In a society that quadrennially pats itself on the back for a “peaceful transition of power”, it is difficult to imagine growing up in a dictatorship. We have no experience of one person, publicly or behind the scenes, controlling every aspect of life. Our cults of personality are iffy at best, and our multicultural society looks for ways to name public institutions and streets for a variety of people.
In Rafael Trujillo’s Dominican Republic, that was not the case. Public works, from government buildings to parks and streets, were named for him, large portraits of him hung in every home (often as candlelit shrines), and schoolchildren were taught to revere him. Like their peers, Patria Mirabal and her sisters Minerva, Maria Teresa (Mate), and Adela (Dede), learned to love El Jefe as both a father figure and the object of their schoolgirl crushes.
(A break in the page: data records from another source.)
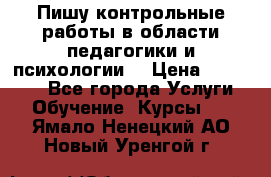 Пишу контрольные работы в области педагогики и психологии. › Цена ­ 300-650 - Все города Услуги » Обучение. Курсы   . Ямало-Ненецкий АО,Новый Уренгой г.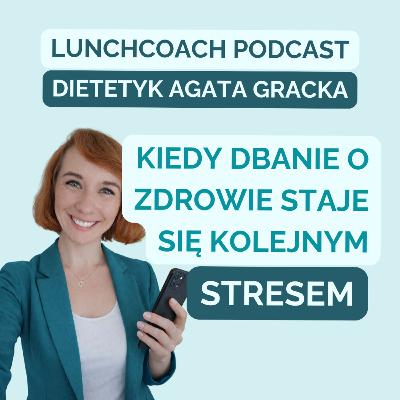 130. Kiedy dbanie o zdrowie staje się kolejnym STRESEM.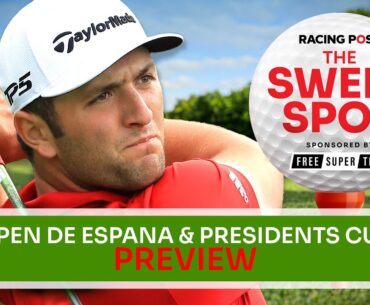 Open de Espana & Presidents Cup Preview | Golf Betting Tips | The Sweet Spot | Racing Post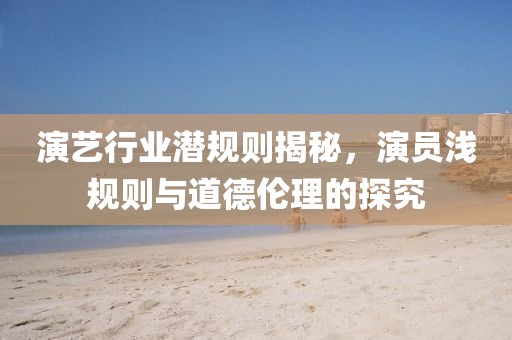 演藝行業(yè)潛規(guī)則揭秘，演員淺規(guī)則與道德倫理的探究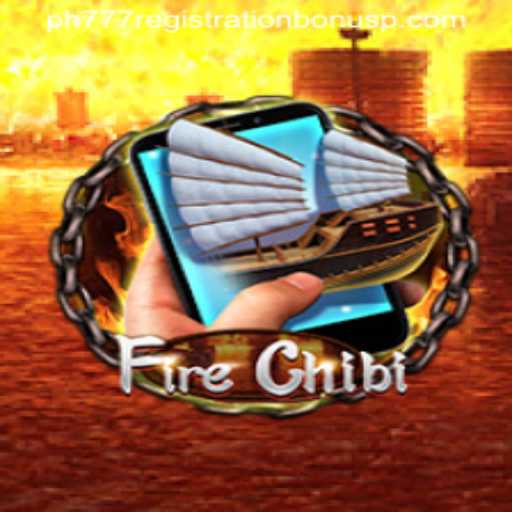 Exploring FireChibiM: A Thrilling Adventure with PH777 Registration Bonus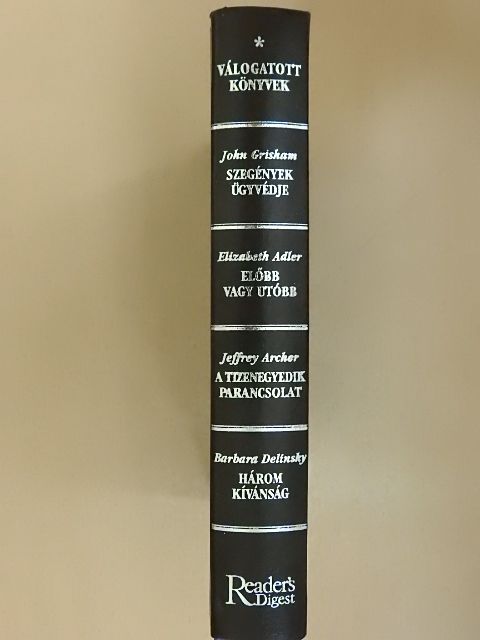 Barbara Delinsky - Szegények ügyvédje/Előbb vagy utóbb/A tizenegyedik parancsolat/Három kívánság [antikvár]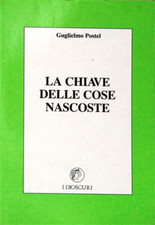 Postel,Guglielmo. - La Chiave delle cose nascoste.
In using fiction to explore the story of these sisters, Julia Alvarez has imagined their individual voices and given each sister a chance to speak her piece. Each section of the book is recounted through different means – an interview, a diary, an interior monologue, and a journal – until their lives are fully imagined and individual. Their world, though, is fraught with subcurrents they only gradually become aware of. Their experiences – the impunity with which the security forces invade their homes, the targeting of a beautiful schoolfriend by Trujillo, his attempt to seduce one of them, and the backlash when she turns him down – slowly open their eyes to the real nature of ‘security’ in their homeland. For different reasons, they become dissidents working for Trujillo’s overthrow, collectively known in the underground as “the butterflies.”
But Alvarez doesn’t fall into the trap of turning them into cardboard revolutionaries. She also imagines their sisterhood – the fights, the love, the disappointments and triumphs that knit any group of people into family. That humanizing of them becomes all the more poignant as we read about their arrest, torture, and assassination for anti-government activities.
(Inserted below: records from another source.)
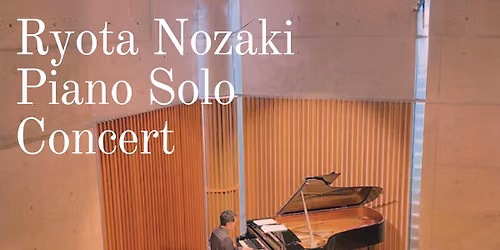 Ryota Nozaki Piano Solo Concert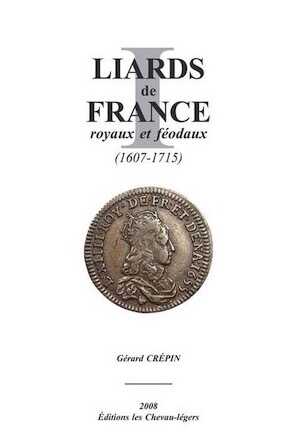 Liards de France royaux et féodaux (1607-1715), 2008.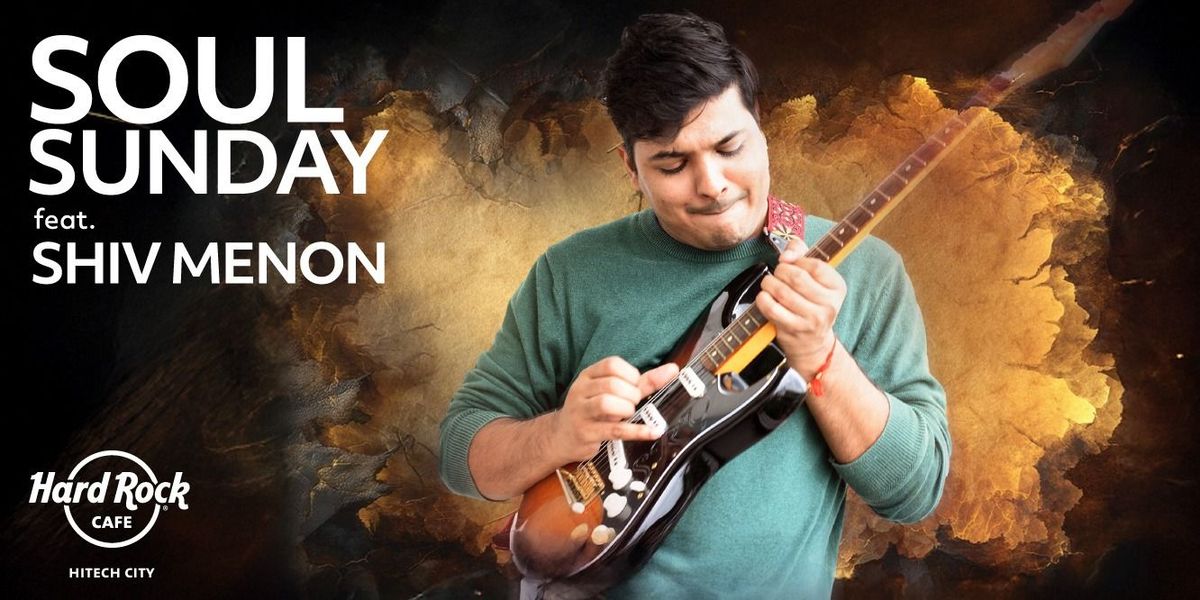Soul Sundays Ft. Shiv Menon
For anyone who has ever thought to him/herself, “How can those people live under a dictator?” this is a revealing read. When the dictator brings longed-for peace and stability, and when the society is conditioned to admire his every achievement, it becomes easier to overlook the midnight arrests, the shut-down newspapers, the smoke coming from the chimneys. In the Time of the Butterflies reminds us that the balance between security and freedom is always shifting, and in the end, the only ones who can make the difference are ordinary people with ordinary lives.